> Saved entries

========================================

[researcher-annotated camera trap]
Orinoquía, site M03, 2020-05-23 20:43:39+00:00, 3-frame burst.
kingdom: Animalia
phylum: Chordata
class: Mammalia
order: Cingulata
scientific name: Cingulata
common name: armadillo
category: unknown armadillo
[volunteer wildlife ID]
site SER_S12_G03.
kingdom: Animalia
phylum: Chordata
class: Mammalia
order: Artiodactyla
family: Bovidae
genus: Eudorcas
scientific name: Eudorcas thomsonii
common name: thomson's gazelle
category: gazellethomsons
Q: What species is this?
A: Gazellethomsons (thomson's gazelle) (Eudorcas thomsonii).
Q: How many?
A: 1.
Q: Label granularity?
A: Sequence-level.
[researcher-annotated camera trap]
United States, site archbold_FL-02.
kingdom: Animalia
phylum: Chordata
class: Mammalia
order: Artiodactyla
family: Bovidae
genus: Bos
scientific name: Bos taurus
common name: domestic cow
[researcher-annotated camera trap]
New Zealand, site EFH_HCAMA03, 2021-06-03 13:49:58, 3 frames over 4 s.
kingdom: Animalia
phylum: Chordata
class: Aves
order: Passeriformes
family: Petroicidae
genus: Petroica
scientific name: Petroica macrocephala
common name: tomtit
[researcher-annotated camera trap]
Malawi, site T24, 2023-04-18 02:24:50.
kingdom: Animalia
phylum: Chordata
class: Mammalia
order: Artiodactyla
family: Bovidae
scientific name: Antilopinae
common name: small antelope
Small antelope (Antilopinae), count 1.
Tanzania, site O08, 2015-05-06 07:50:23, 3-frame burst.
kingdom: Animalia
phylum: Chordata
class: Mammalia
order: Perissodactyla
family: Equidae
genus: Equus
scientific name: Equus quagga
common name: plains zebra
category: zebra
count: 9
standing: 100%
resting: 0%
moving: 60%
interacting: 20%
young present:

========================================

> Directions
Take the lines above from the one containing "common name: tomtit" to the one containing "common name: plains zebra" and retype them exactly, both ends included, with nothing added.

> Your response
common name: tomtit
[researcher-annotated camera trap]
Malawi, site T24, 2023-04-18 02:24:50.
kingdom: Animalia
phylum: Chordata
class: Mammalia
order: Artiodactyla
family: Bovidae
scientific name: Antilopinae
common name: small antelope
Small antelope (Antilopinae), count 1.
Tanzania, site O08, 2015-05-06 07:50:23, 3-frame burst.
kingdom: Animalia
phylum: Chordata
class: Mammalia
order: Perissodactyla
family: Equidae
genus: Equus
scientific name: Equus quagga
common name: plains zebra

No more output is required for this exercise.